As they walked through the pet shop door, Gertie and Martha were greeted by a giant alligator. It was in a tank thankfully, but even a baby alligator can be a little startling when you get close. “That is a certain reminder that we are not in Kansas anymore Dorothy!” Aunt Gertie whispered. Alligators were not a common pet shop attraction at home. Gertie had spent a fair amount of time in the pet shops at home buying treats and toys to spoil her three little babies. She had expected dogs, cats, fish and maybe a ferret, not a reptile of this size. The gator was not for sale, thank goodness. Aunt Gertie stepped closer to take a look. As she gazed on the creature she thought, “The texture of his skin would sure make a nice fabric print. I can understand the lure of belts, bags and boots from the hides.”

Cousin Martha ignored the reptile and walked right up to the counter to ask for directions. “Quilt shop? What is a quilt shop?” they were asked. “There is a store that sells knick knacks and stuff on the other side of town…across Main Street. Maybe that’s the one you mean.”

“We have to walk that way anyway to get back to the car Auntie.” Martha commented. Out the door they went and down the street through the crowds of bikers. They walked past all the tents, down past the taverns and across Main Street. Just as it looked like they were running out of town…just as they were about to turn around…Aunt Gertie spotted a bright quilt is a small picture window. “That must be it! Over there Martha!” Gertie commented.

There are few things to match the thrill of a finding a new quilt shop. The promise of new fabrics, patterns and embellishments is sure to give every quilter goose bumps. Every quilt shop takes on some of the personality of the owner and employees.
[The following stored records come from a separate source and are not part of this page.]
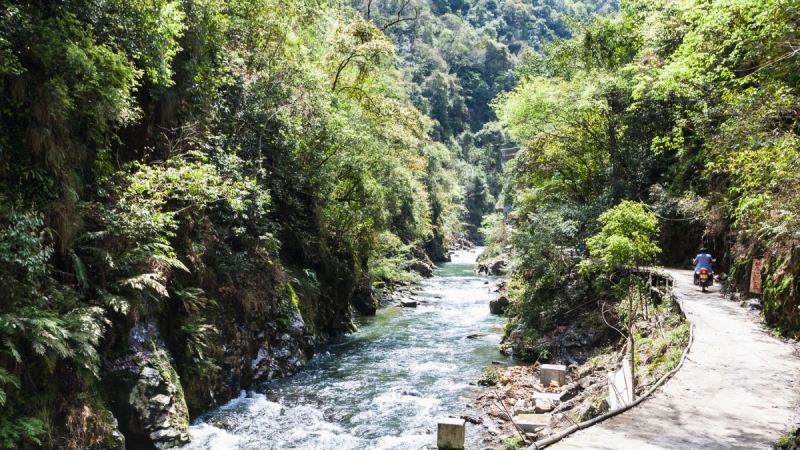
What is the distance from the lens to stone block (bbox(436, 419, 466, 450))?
661 centimetres

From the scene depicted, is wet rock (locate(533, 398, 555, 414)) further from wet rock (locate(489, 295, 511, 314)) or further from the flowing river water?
wet rock (locate(489, 295, 511, 314))

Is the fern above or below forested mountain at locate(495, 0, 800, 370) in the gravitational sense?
below

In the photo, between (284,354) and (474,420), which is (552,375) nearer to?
(474,420)

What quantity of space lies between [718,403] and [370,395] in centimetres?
868

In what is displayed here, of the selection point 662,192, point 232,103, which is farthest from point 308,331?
point 662,192

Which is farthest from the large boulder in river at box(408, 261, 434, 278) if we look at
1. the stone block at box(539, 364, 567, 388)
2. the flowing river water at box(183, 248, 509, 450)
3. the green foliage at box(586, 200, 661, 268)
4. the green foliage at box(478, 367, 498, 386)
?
the stone block at box(539, 364, 567, 388)

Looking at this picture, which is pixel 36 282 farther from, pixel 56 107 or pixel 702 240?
pixel 702 240

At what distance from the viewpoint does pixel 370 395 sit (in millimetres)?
14625

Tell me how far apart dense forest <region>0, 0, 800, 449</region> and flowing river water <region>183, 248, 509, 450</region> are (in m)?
0.90

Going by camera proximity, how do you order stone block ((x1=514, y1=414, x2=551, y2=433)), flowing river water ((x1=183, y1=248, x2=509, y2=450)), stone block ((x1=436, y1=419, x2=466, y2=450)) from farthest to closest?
flowing river water ((x1=183, y1=248, x2=509, y2=450)), stone block ((x1=514, y1=414, x2=551, y2=433)), stone block ((x1=436, y1=419, x2=466, y2=450))

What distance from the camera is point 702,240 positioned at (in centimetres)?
2153

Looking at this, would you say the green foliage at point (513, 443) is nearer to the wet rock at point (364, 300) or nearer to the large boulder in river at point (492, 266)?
the wet rock at point (364, 300)

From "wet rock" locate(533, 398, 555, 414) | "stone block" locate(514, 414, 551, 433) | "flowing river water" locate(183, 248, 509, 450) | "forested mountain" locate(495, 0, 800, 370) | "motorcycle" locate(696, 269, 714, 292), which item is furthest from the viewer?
"motorcycle" locate(696, 269, 714, 292)

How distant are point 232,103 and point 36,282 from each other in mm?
10147
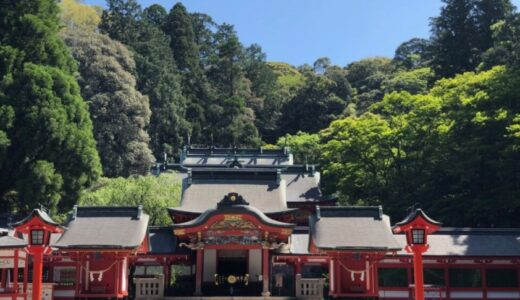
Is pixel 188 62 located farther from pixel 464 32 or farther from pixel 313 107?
pixel 464 32

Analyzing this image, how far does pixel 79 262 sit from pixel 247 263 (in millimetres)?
7015

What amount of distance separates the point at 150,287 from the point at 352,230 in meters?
8.12

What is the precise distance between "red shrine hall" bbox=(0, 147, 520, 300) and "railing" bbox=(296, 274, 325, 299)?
1.5 inches

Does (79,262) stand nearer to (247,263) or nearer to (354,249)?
(247,263)

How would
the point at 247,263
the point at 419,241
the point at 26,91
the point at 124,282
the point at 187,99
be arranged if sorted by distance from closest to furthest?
the point at 419,241 < the point at 124,282 < the point at 247,263 < the point at 26,91 < the point at 187,99

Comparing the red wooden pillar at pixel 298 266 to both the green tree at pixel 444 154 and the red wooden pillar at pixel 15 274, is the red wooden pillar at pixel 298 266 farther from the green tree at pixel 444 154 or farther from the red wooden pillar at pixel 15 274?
the red wooden pillar at pixel 15 274

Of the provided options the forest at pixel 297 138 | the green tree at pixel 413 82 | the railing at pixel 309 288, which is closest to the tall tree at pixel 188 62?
the forest at pixel 297 138

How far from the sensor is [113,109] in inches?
1813

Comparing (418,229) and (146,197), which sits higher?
(146,197)

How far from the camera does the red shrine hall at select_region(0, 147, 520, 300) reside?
2212 centimetres

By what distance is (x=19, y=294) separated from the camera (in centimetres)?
2103

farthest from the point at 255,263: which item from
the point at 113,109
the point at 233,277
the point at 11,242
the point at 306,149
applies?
the point at 306,149

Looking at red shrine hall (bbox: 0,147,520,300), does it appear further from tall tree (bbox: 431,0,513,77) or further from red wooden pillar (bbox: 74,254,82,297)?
tall tree (bbox: 431,0,513,77)

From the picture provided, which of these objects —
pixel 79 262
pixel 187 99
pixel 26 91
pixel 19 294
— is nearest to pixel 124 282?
pixel 79 262
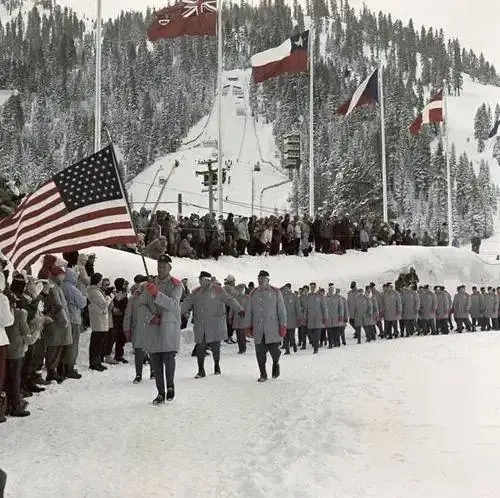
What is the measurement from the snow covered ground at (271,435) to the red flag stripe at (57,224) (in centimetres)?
194

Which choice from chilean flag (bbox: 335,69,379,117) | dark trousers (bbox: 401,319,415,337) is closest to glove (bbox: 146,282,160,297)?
dark trousers (bbox: 401,319,415,337)

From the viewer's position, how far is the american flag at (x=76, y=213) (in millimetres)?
7398

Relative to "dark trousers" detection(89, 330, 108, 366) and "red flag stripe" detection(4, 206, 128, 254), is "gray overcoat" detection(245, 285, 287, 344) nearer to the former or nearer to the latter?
"dark trousers" detection(89, 330, 108, 366)

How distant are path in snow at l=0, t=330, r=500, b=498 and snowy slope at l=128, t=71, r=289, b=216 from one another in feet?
272

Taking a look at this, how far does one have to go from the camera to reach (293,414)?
6.94 metres

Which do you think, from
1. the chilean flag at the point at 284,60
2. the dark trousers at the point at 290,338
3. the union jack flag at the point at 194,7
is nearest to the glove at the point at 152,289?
the dark trousers at the point at 290,338

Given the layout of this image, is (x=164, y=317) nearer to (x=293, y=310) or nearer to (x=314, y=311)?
(x=293, y=310)

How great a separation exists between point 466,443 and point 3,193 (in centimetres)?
922

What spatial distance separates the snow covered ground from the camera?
180 inches

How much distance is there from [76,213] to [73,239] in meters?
0.30

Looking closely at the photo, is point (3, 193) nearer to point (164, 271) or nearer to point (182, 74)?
point (164, 271)

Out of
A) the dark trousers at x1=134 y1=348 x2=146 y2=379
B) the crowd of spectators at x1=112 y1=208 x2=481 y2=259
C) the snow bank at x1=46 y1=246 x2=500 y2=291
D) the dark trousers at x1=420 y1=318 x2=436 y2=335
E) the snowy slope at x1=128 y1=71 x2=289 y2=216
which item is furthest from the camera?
the snowy slope at x1=128 y1=71 x2=289 y2=216

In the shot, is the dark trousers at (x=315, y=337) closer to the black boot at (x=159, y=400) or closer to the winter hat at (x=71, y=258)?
the winter hat at (x=71, y=258)

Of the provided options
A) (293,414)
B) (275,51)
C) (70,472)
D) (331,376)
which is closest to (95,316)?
(331,376)
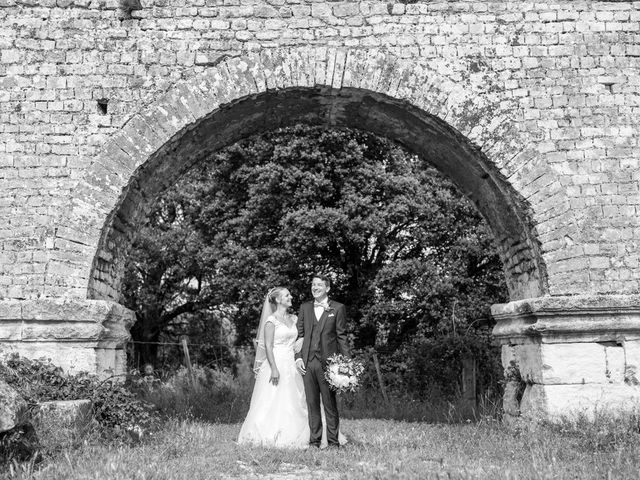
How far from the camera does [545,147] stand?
7.23m

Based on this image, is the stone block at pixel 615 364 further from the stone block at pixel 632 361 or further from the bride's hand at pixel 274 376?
the bride's hand at pixel 274 376

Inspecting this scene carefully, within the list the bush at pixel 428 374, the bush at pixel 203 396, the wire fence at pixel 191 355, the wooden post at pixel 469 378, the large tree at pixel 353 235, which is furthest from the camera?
the wire fence at pixel 191 355

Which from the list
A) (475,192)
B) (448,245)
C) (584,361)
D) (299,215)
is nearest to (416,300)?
(448,245)

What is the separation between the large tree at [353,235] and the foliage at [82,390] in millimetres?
8085

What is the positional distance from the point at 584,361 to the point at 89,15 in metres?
6.55

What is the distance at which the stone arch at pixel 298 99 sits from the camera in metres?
7.10

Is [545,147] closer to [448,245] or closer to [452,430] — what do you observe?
[452,430]

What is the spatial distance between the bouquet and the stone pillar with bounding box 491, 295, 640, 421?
2.07 m

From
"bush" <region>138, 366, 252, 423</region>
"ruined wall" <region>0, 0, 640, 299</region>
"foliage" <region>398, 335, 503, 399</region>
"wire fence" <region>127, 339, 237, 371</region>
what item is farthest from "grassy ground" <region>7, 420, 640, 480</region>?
"wire fence" <region>127, 339, 237, 371</region>

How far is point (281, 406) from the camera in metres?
6.76

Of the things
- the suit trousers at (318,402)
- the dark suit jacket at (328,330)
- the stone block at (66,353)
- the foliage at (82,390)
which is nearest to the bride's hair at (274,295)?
the dark suit jacket at (328,330)

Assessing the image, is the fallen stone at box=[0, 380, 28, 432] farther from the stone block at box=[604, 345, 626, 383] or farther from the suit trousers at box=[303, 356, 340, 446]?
the stone block at box=[604, 345, 626, 383]

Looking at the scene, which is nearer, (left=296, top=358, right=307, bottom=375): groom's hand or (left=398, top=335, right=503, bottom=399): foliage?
(left=296, top=358, right=307, bottom=375): groom's hand

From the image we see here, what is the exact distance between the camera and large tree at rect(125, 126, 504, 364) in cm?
1452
They choose the fabrics and patterns to make up a very individual offering. While quilter’s buy fabric and patterns, thread and embellishments to create marvelous quilts, table runners and throws, they also buy dreams. Most quilters have a closet full of fabric that holds dreams of quilts. Regardless of what the fabric closet at home contains, new fabric beckons with the promise of something even more beautiful than anything imagined before.

Aunt Gertie and Cousin Martha hurried across the street. They heard the angels singing as they opened the door.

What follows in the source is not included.